[Directive]
Rewrite the data below as a Markdown table with two columns, Row and Text, giving each line its number and skipping any blank lines. Leave the pictures out.

[Captioned web image data]
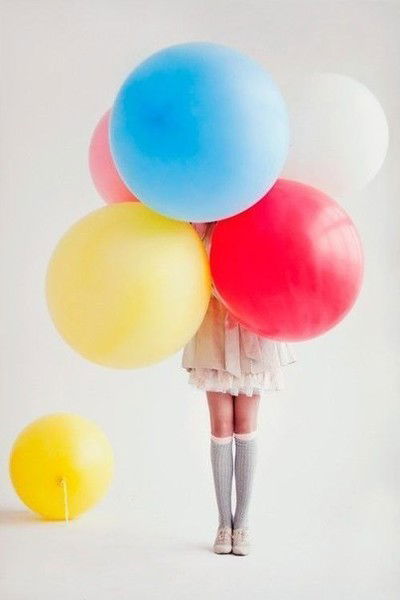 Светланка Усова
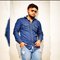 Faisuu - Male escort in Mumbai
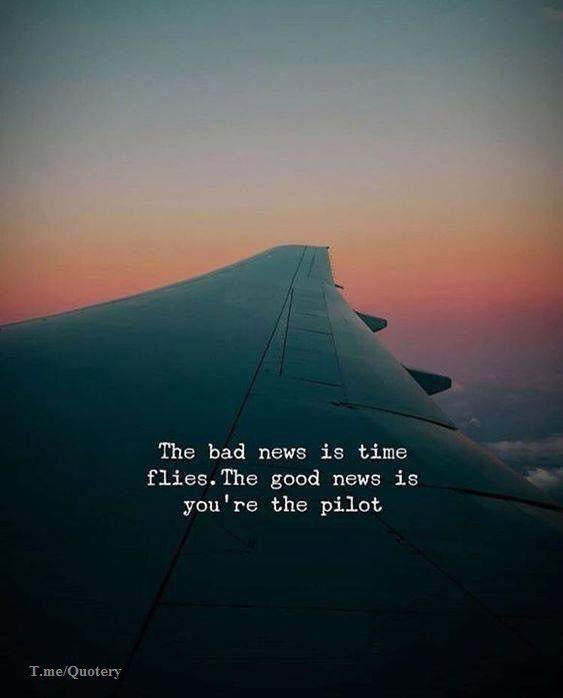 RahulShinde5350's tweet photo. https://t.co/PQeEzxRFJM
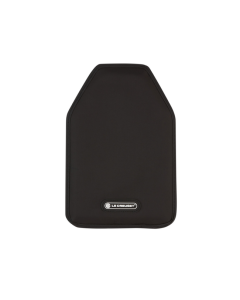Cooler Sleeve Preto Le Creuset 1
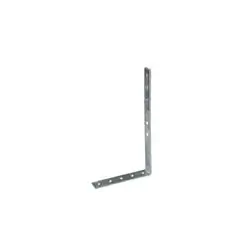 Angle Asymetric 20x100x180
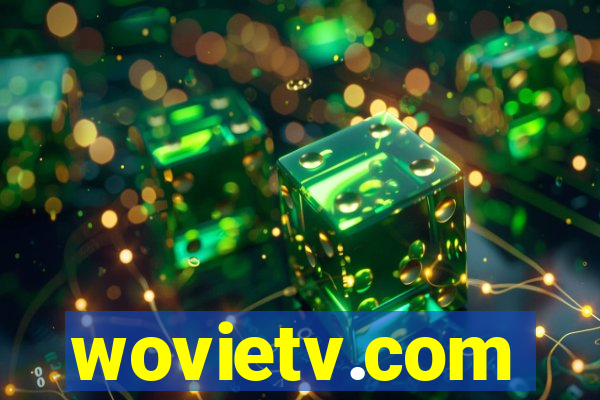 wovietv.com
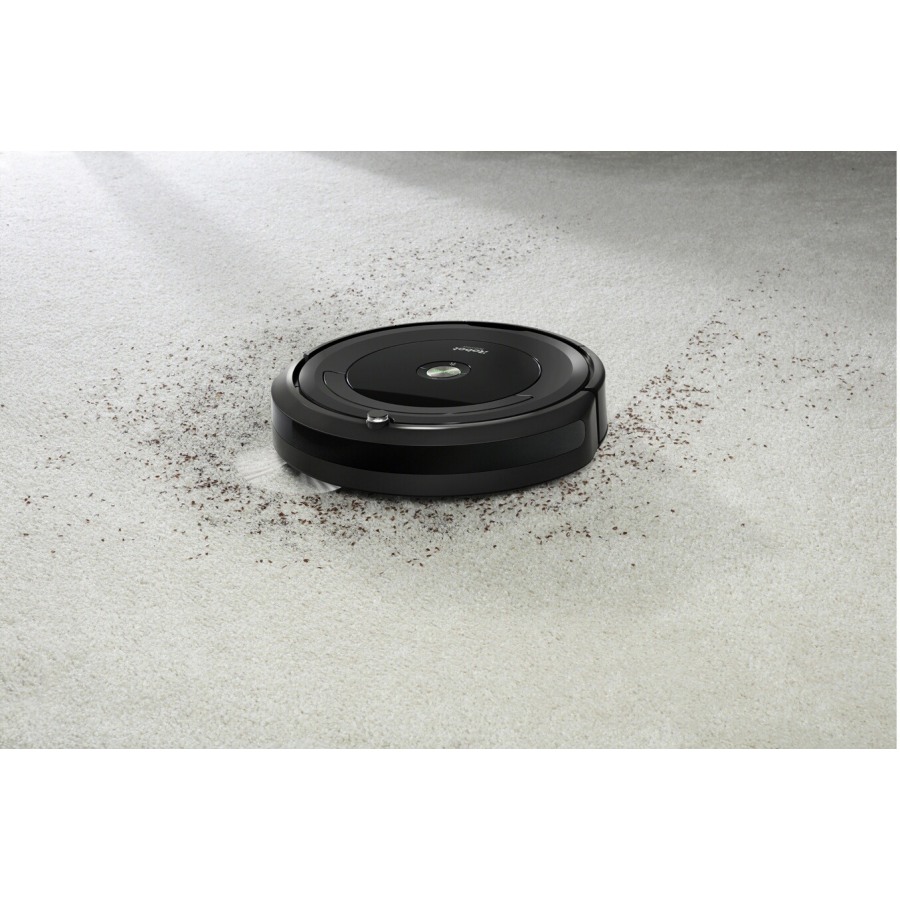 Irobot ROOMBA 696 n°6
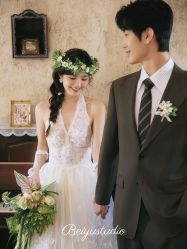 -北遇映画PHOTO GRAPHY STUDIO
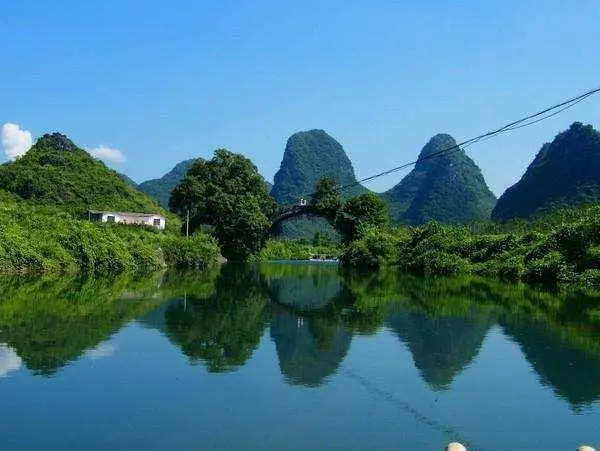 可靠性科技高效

[Expected output]
| Row | Text |
|---|---|
| 1 |  Светланка Усова |
| 2 |  Faisuu - Male escort in Mumbai |
| 3 |  RahulShinde5350's tweet photo. https://t.co/PQeEzxRFJM |
| 4 | Cooler Sleeve Preto Le Creuset 1 |
| 5 |  Angle Asymetric 20x100x180 |
| 6 |  wovietv.com |
| 7 |  Irobot ROOMBA 696 n°6 |
| 8 |  -北遇映画PHOTO GRAPHY STUDIO |
| 9 |  可靠性科技高效 |